How to solve the error Call to undefined function mysql_connect () [duplicate]

4

I'm doing an IT inventory to register and I want to connect to the database, but it's giving this error:

  

Fatal error: Uncaught Error: Call to undefined function   mysql_connect () in C: \ xampp \ htdocs \ xampp \ cadastrando.php: 9 Stack   trace: # 0 {main} thrown in C: \ xampp \ htdocs \ xampp \ cadastrando.php on   line 9

How could you resolve this error?

Below is my code.

HTML:

<form method="post" action="" onSubmit="">
        <fieldset>
            <legend>Sistema de Inventário</legend><br />

            <label class="borda">Setor: </label>
            <input class="form_inp" type="text" name="" size="30" required><br />

            <label class="borda">Usuário:</label>
            <input class="form_inp" type="text" id="" name="" size="30" required><br />

            <label class="borda">O/S :</label>
            <input class="form_inp" type="email" name="" size="30" required><br /><br />

            <label class="borda">Hd : </label>
            <input  class="form_inp"type="text"  name="" size="30" required><br />                      
            <hr />          
            <label class="borda">Memória:</label>
            <input class="form_inp" type="text" id="" name="" size="30" required><br />

            <label class="borda">Processador: </label>
            <input class="form_inp" type="text" id=""  name="" size="30" required><br /><br />
            <hr />
            <label class="borda">Cd/Dvd: </label>
            <select class="form_inp"  name="Dados"> 
                <option value="Sim">Sim</option> 
                <option value="Não">Não</option> 
            </select>

            <br />

            <label class="borda">Placa Mãe: </label>
            <input class="form_inp" type="text" id="" name="" size="30" required><br />

            <label class="borda">HostName: </label>
            <input class="form_inp"type="text" id="" name="" size="30" required><br /><br />

            <label class="borda">Monitor/Patrimônio/Marca/Modelo: </label>
            <input class="form_inp" type="text" id="" name="" size="30" required><br />

            <label class="borda">Nobreak/Patrimônio/Marca/: </label>
            <input class="form_inp" type="text" id="" name="" size="30" required><br />

            <label class="borda">Placa de Rede : </label>
            <input class="form_inp" type="text" id="" name="" size="30" required><br />

            <label class="borda">Placa de Vídeo: </label>
            <input class="form_inp" type="text" id="" name="" size="30" required><br />

            <hr />
            <input type="submit" style="float: right;" value="Cadastrar" >
            <input type="reset" style="float: right;" value="Limpar">

        </fieldset>

php / bancodedados:

  <html>
   <head><title>Cadastrando...</title></head>
    <body>
<?php
$host = "localhost";
$user ="roor";
$pass = "";
$banco = "cadastro";
$link = mysqli_connect("host", "user", "pass", "database"); 
mysqli_select_db($banco) or die (mysqli_error());
?>
<?php
$setor=$_POST['setor'];
$usuario=$_POST['usuario'];
$hd=$_POST['hd'];
$memoria=$_POST['memoria'];
$propressador=$_POST['processador'];
$cd=$_POST['cd'];
$placam=$_POST['placam'];
$host=$_POST['host'];
$monitor=$_POST['monitor'];
$nobreak=$_POST['nobreak'];
$placar=$_POST['placar'];
$placav=$_POST['placav'];
$sql=mysql_query("INSERT INTO setor(setor,usuario,hd,memoria,processador,cd,placam,host,monitor,nobreak,placar,plavav) VALUES('$setor,$usuario,$hd,$memoria,$processador,$cd,$placam,$host,$monitor,$nobreak,$placar,$placav'))");
?>
    </body>
</html>
    
asked by anonymous 22.12.2016 / 15:20

2 answers

12

The mysql_connect() function has been deprecated.

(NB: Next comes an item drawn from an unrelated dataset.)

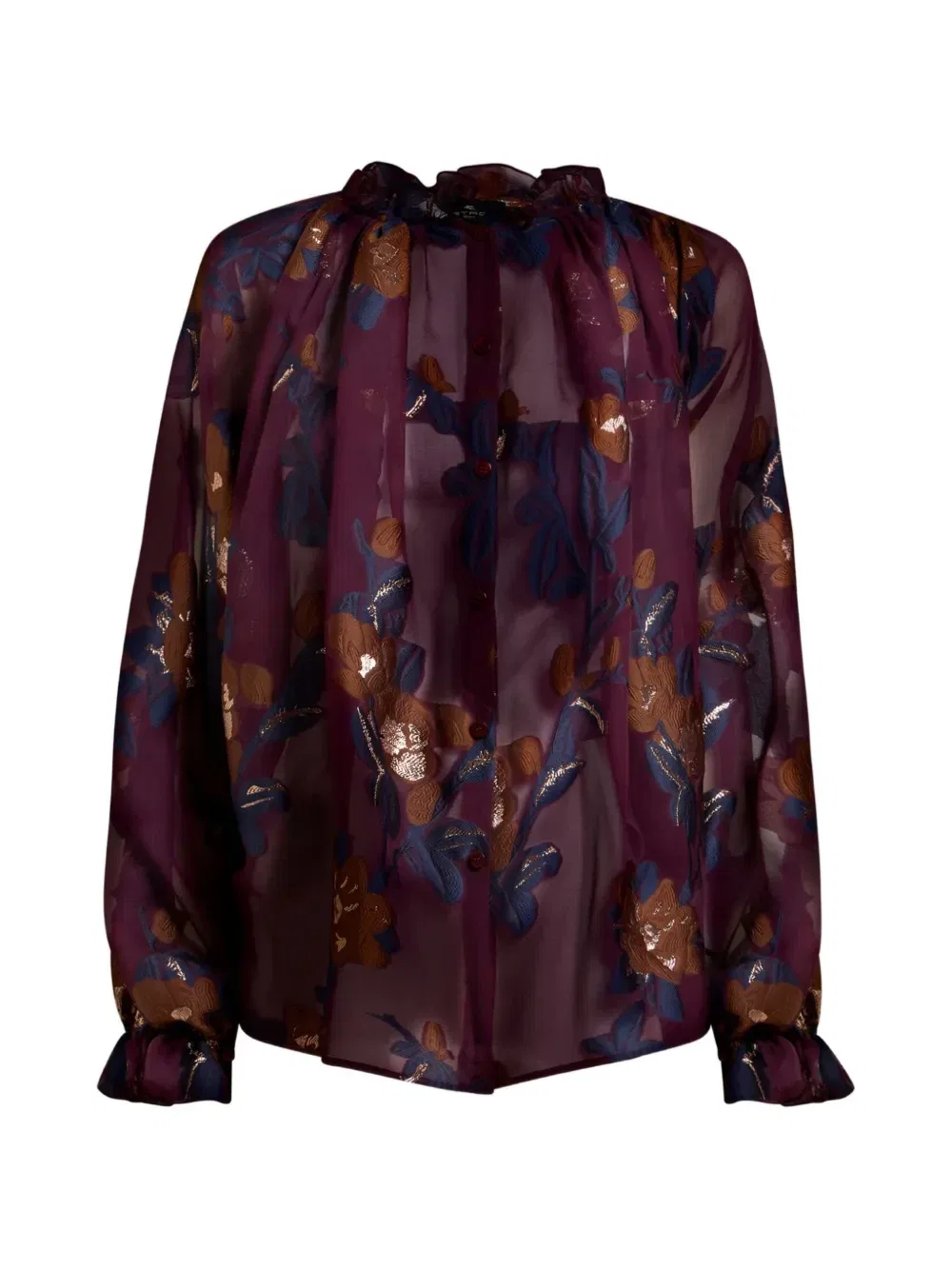 Рубашка свобожного кроя Etro, красный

Now using mysqli_connect() .

$link = mysqli_connect("host", "user", "pass", "database");

This also applies to other commands that begin with mysql_ . They should be mysqli_ .

Therefore:

mysqli_query($link, $query);
    
22.12.2016 / 15:26
-1

In the last line you sneaked past the first parameter in the function mysql_query()

in case it would be

$sql = mysqli_query($link, "as passagens sql aqui");

Remembering that there are two ways to use mysqli

The way you did it structured

or using object orientation

    
22.12.2016 / 18:01